Your immune system works to keep you as healthy as possible by fighting off foreign invaders, such as viruses, bacteria, and toxins. To your body, alcohol is a toxin that interrupts your immune system’s ability to do its job, thereby compromising its function. The pancreas is essential for breaking down enzymes and starches (like those in alcohol). When the pancreas becomes irritated and inflamed, you can develop pancreatitis. Your liver produces enzymes that break down alcohol, but your liver can only handle so much alcohol at one time (approximately 1 ounce per hour).

Difficulty absorbing vitamins and minerals from food can cause fatigue and anemia, a condition where you have a low red blood cell count. Experts recommend avoiding excessive amounts of alcohol if you have diabetes or hypoglycemia. Dehydration-related effects, alcoholics and narcissism like nausea, headache, and dizziness, might not appear for a few hours, and they can also depend on what you drink, how much you drink, and if you also drink water. Thanks to generous benefactors, your gift today can have 5X the impact to advance AI innovation at Mayo Clinic. Alcohol also limits the production of vasopressin (antidiuretic hormone) from the hypothalamus and the secretion of this hormone from the posterior pituitary gland. This is what causes severe dehydration when alcohol is consumed in large amounts.

The less alcohol you drink, the lower your risk for these health effects, including several types of cancer. Binge drinking is behavior that raises blood alcohol levels to 0.08%. That usually means four or more drinks within two hours for women and five or more drinks within two hours for men. The bottom line is that alcohol is potentially addictive, can cause intoxication, and contributes to health problems and preventable deaths.

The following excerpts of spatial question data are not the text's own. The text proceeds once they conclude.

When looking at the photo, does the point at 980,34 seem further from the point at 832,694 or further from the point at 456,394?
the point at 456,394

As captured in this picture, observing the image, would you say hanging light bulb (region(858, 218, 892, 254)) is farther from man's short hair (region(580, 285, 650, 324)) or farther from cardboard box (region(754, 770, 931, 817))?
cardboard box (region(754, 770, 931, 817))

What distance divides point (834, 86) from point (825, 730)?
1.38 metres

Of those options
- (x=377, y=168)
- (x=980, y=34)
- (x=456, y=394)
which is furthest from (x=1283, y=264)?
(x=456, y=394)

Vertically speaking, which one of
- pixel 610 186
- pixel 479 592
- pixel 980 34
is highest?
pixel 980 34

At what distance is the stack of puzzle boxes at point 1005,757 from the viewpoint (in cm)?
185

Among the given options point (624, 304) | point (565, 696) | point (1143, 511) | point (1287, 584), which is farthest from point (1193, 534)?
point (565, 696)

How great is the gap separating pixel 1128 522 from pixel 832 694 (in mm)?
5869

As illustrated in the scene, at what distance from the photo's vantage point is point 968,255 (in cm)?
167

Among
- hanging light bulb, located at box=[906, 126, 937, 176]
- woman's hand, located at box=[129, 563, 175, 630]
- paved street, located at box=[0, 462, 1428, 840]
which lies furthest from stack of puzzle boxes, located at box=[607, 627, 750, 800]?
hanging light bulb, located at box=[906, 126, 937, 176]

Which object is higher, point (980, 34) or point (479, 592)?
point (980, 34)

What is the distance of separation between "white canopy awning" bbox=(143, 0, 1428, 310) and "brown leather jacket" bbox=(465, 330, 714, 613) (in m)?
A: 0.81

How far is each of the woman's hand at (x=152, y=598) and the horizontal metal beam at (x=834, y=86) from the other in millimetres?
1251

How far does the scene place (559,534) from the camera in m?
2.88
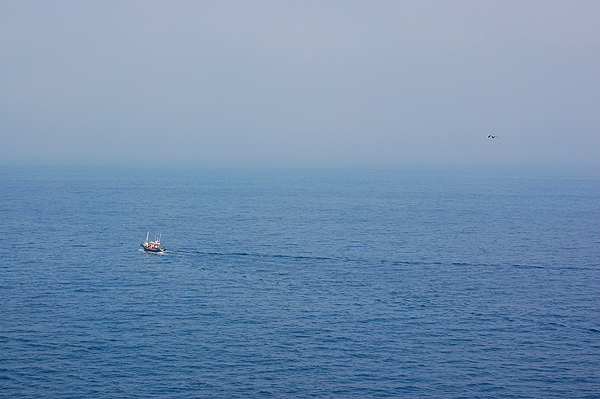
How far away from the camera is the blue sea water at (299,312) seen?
186 feet

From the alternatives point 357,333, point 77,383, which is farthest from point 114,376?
point 357,333

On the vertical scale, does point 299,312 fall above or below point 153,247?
below

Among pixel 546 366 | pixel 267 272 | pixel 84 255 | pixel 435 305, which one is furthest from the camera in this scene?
pixel 84 255

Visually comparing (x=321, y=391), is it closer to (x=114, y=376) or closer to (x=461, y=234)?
(x=114, y=376)

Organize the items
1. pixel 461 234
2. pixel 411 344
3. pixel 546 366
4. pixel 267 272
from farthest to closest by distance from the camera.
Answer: pixel 461 234 → pixel 267 272 → pixel 411 344 → pixel 546 366

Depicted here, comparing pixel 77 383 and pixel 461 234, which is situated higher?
pixel 461 234

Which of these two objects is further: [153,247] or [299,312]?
[153,247]

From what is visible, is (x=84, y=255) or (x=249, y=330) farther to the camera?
(x=84, y=255)

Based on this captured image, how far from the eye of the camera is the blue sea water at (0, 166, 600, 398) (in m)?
56.8

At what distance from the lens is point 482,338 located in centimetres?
6662

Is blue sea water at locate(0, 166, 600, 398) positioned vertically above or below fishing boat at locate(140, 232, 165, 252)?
below

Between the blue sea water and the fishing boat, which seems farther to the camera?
the fishing boat

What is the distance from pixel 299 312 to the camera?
74.7 meters

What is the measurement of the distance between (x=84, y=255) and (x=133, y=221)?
42.2m
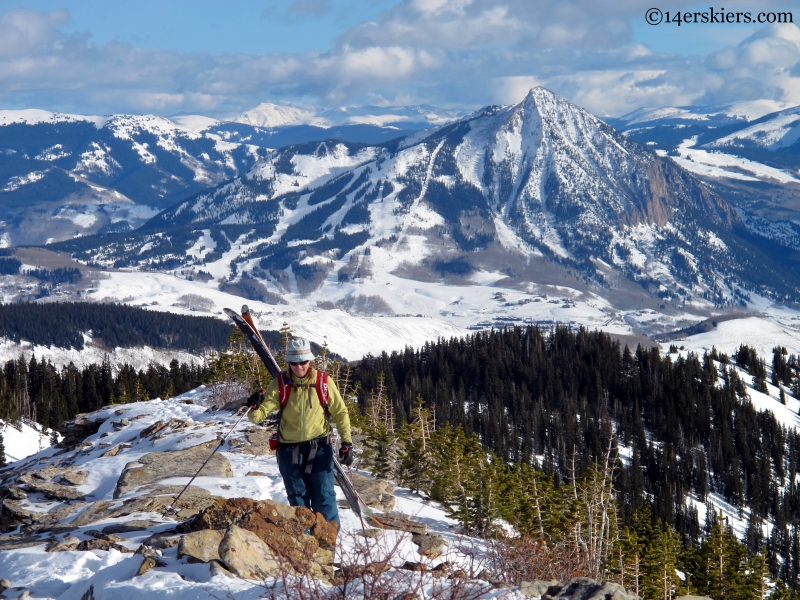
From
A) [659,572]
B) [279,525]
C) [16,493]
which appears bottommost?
[659,572]

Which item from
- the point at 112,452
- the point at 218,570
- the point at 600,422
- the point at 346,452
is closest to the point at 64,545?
the point at 218,570

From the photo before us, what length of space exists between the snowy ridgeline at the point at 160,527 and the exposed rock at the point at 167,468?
0.51 meters

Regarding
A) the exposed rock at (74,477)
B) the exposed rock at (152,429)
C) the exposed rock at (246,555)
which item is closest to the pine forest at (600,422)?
the exposed rock at (152,429)

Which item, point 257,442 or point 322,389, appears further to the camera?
point 257,442

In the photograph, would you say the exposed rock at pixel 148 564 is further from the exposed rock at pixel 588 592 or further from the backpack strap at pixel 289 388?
the exposed rock at pixel 588 592

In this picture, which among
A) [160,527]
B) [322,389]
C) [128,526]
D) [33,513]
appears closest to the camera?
[322,389]

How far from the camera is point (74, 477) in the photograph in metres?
23.7

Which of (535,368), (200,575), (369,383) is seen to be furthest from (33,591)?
(535,368)

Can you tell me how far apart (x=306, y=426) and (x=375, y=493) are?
7.78 m

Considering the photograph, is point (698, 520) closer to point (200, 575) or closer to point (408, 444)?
point (408, 444)

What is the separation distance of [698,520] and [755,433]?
2889cm

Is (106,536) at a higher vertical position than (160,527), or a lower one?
higher

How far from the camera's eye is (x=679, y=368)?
137 meters

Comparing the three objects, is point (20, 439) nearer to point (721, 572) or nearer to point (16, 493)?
point (16, 493)
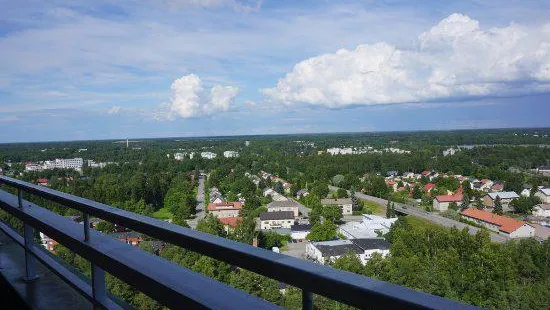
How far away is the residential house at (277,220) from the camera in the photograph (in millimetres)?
28156

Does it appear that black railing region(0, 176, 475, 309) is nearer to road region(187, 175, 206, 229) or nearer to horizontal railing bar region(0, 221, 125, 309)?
horizontal railing bar region(0, 221, 125, 309)

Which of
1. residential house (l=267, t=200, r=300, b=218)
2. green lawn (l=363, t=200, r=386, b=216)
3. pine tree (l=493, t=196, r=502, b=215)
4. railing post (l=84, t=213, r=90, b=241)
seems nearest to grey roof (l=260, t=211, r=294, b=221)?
residential house (l=267, t=200, r=300, b=218)

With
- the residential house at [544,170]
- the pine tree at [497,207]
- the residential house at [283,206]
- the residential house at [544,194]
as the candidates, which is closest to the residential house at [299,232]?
the residential house at [283,206]

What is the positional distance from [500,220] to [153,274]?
94.4ft

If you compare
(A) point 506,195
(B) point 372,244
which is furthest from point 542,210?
(B) point 372,244

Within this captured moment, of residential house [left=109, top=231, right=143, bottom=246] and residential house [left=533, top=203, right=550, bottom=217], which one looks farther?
residential house [left=533, top=203, right=550, bottom=217]

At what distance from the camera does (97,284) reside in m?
1.63

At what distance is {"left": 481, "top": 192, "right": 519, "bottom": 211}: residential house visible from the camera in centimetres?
3738

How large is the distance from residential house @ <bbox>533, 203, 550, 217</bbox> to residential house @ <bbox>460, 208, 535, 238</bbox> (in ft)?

Like a clog in a drain, those thickened fluids can jam up your ducts. That can lead to pancreatitis, which is inflammation of the pancreas. If alcohol continues to accumulate in your system, it can destroy cells and, eventually, damage your organs. Your liver detoxifies and removes alcohol from your blood through a process known as oxidation. When your liver finishes that process, alcohol gets turned into water and carbon dioxide. Dr. Sengupta shares some of the not-so-obvious effects that alcohol has on your body.

It also causes a high concentration of water in the urine and vomit, and the intense thirst that goes along with a hangover. However, when researchers evaluate these potential factors, the risks outweigh any benefits. Alcohol influences neurotransmitters like dopamine and serotonin. These brain chemicals are responsible for regulating your mood, concentration, motivation, and reward-seeking behavior.